Each has a key portion of the puzzle leading to the location of the gold. Unfortunately, none of them ever learned to share.

Join co-hosts Elysabeth Gwendolyn Belle and Robert Meyer Burnett as they enjoy a fine grape and continue their ride through some great Westerns during the second half of January. Now, this is “drinking and driving” in style.

Check out the re-mastered version of the original trailer, below …

Interesting facts about the movie (IMDb)

There is no dialogue for the first ten and a half minutes of this movie. In their introductory scenes where they are identified on-screen as “The Good” (Clint Eastwood ), “The Bad” (Lee Van Cleef), and “The Ugly” (Eli Wallach), each shoot three people.

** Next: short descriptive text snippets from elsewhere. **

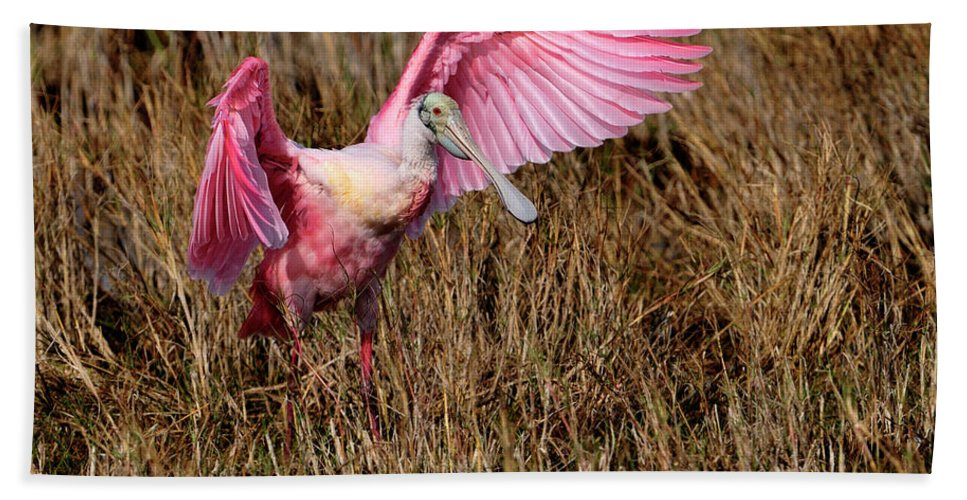 Roseate Spoonbill Bath Sheet featuring the photograph Wings Of Pink And Silk by Bill Dodsworth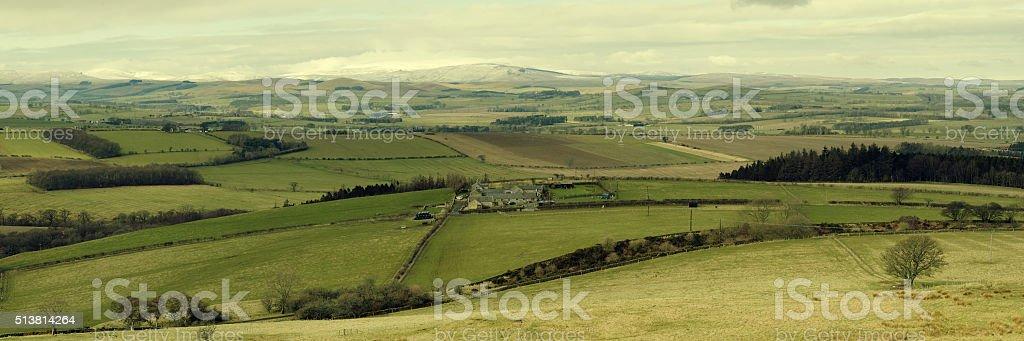 Cheviot Panorama stock photo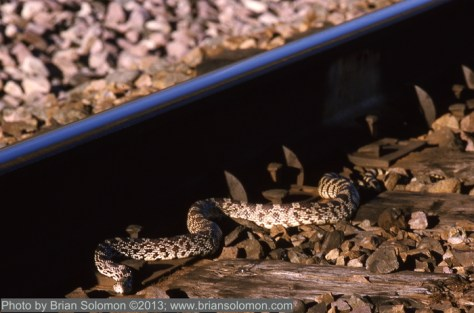 A large snake (of the non-rattling variety) suns itself on Montana Rail Link in Lombard Canyon, Montana. Nikon F3T with 105mm lens; Kodachrom 25 exposed at f4.5 1/250th second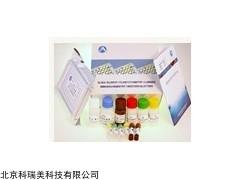 小鼠IL-2 ELISA試劑盒價格多少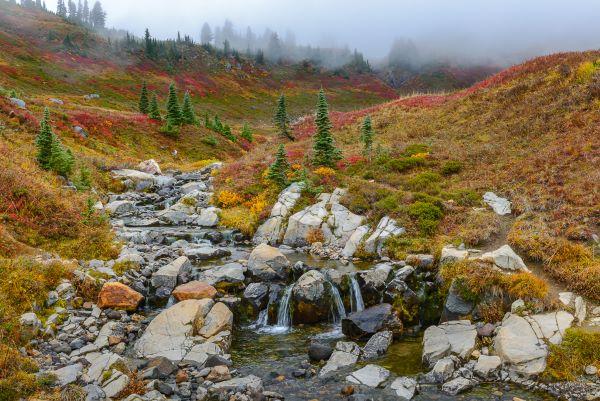 Edith Creek Fall Color Ian McRae (via VistiRainier.com)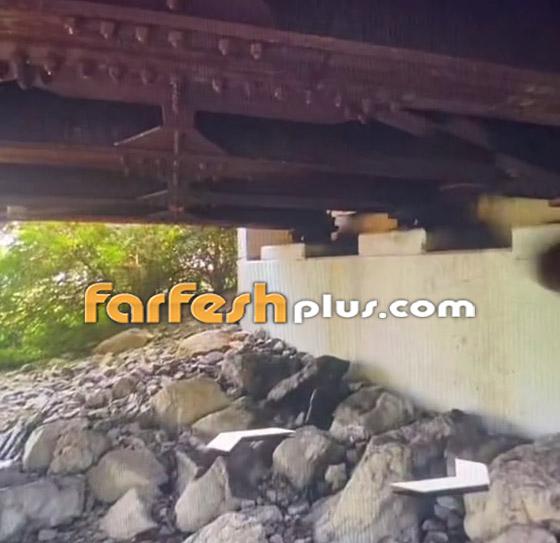 صورة رقم 2 - فيديو مرعب لمخلوق مخيف يختلس النظر من تحت جسر! ما هو؟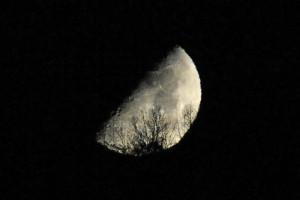半月とドロノキ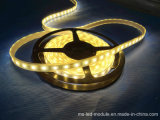 Fabricação SMD 5050 DC 12V LED Strip for Outdoor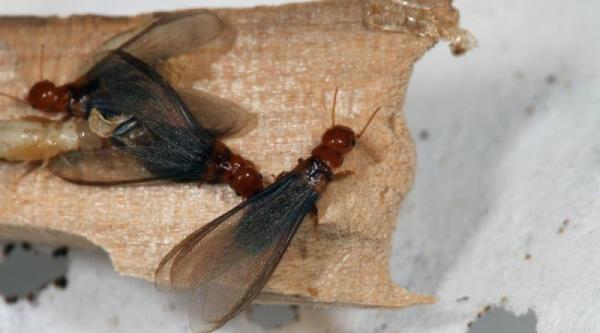 飛蟻是雨天過後的常客,故有大水蟻的俗稱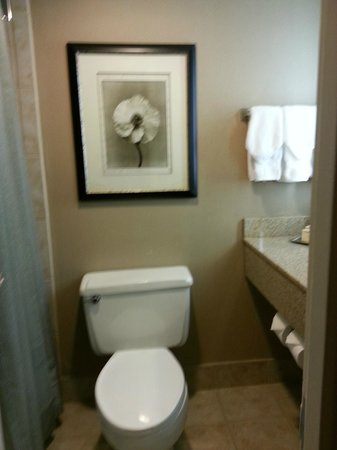 Hilton Washington DC North Gaithersburg: Bathroom for King Room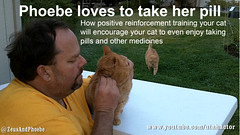 Training Your Cat to take a Pill (youtube.com/utahactor) Tags: pink red orange pet cats pets playing cute classic animal sport yellow training cat fun nose mackerel ginger video chats amazing feline chat flickr humorous play kodak action outdoor lol tabby birth humor obey adorable fluffy voice kittens whiskers phoebe zeus gato precious laugh gata delivery tabbies felines spotted hd freckles obedience 猫 playful videos stalking striped furbaby chatte informative commands instructional furbabies кошка youtube γάτα cattitude chatze friendsofzeusphoebe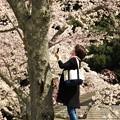Photos: 春と向かい合う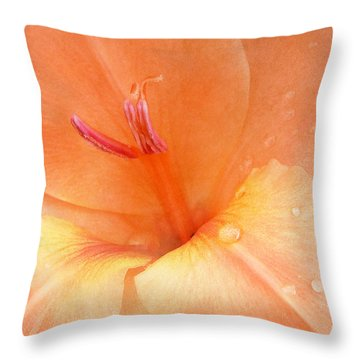 Tangerine Gladiola Throw Pillow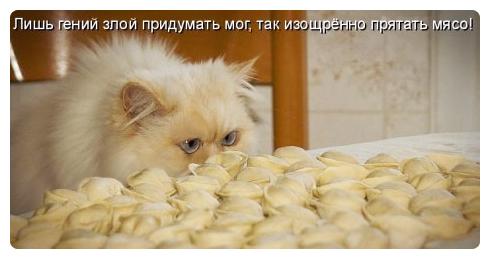 http://static.diary.ru/userdir/4/8/3/8/483888/44118197.jpg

Although Eastwood’s character is labelled “the good” in this movie, he kills eleven people during the course of the movie, which is more than Tuco (Eli Wallach) and Angel Eyes (Lee Van Cleef) combined. Tuco, “the ugly”, kills six people while Angel Eyes, “the bad”, has the lowest body count with three.

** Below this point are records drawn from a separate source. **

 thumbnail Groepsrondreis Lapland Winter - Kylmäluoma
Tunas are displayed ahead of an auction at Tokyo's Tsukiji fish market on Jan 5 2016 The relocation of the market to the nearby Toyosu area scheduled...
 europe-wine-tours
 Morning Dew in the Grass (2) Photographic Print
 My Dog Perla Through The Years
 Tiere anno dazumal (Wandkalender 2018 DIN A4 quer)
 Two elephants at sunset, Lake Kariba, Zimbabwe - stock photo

Due to the striking height difference between Clint Eastwood and Eli Wallach (over nine inches), it was sometimes difficult to include them in the same frame.

This is a “prequel” to A Fistful of Dollars (1964) and For a Few Dollars More (1965), as it is set during the American Civil War while the other two movies are set afterward. Towards the end of this movie, Blondie (Clint Eastwood) acquires his trademark poncho. Clint Eastwood wore the same poncho through all three “Man with No Name” movies without replacement or cleaning.

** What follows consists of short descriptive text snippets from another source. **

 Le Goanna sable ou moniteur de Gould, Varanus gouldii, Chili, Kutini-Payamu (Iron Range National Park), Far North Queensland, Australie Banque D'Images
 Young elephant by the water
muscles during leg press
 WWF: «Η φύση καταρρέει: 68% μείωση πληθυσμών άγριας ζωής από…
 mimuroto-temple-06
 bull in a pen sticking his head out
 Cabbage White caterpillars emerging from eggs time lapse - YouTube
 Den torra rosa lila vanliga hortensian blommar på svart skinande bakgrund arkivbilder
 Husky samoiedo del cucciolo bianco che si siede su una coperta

As an Italian-made movie, the sound would not have been recorded live. This means that the actors and actresses would have spoken whatever they wanted, and the dialogue would have been dubbed in post-production. This was the traditional way of making movies in Italy and was because of the poor soundproofing in Italian studios. All of the actors and actresses in this movie spoke in their native languages, and were dubbed into other languages in post-production (Italian, German, Spanish, English, et cetera).

The battle scenes were shot in the Spanish desert with 1,500 Spanish soldiers as extras. According to Eli Wallach, when it came time to blow up the bridge, Sergio Leone asked the Spanish Army Captain in charge to trigger the fuse, as a sign of gratitude for the Army’s collaboration. They agreed to blow up the bridge when Leone gave the signal over the walkie-talkie.

Unfortunately, another crew member spoke on the same channel, saying words meaning “it’s okay, proceed” to a second crew member. The Captain overheard the signal and blew up the bridge. Unfortunately, no cameras were running at the time.

Leone was so upset that he fired the crewman, who promptly fled from the set in his car. The Captain was so sorry for what happened that he proposed to Leone that the Army would rebuild the bridge to blow it up again, with one condition: that the fired crewman be re-hired. Leone agreed, the crewman was forgiven, the bridge was rebuilt, and the scene was successfully shot.

When the bridge was blown up the second time, with Tuco (Wallach) and Blondie (Eastwood) hunkered down behind sandbags waiting for the explosion, Clint Eastwood’s career came within two feet of ending prematurely. A fist-sized piece of rock shrapnel from the explosion slams into the sandbag right next to Eastwood’s head (watch it in slow motion to see the rock flying in).

Ennio Morricone’s soundtrack album stayed on the charts for over a year, his most commercially successful movie score. This film was the third of six times that Sergio Leone worked with Ennio Morricone. Aside from the Dollars trilogy, they also worked together on Once Upon a Time in the West (1968), Duck You Sucker (1971), and Once Upon a Time in America (1984).

The movie remains the highest rated movie on IMDb to not receive a single Oscar nomination.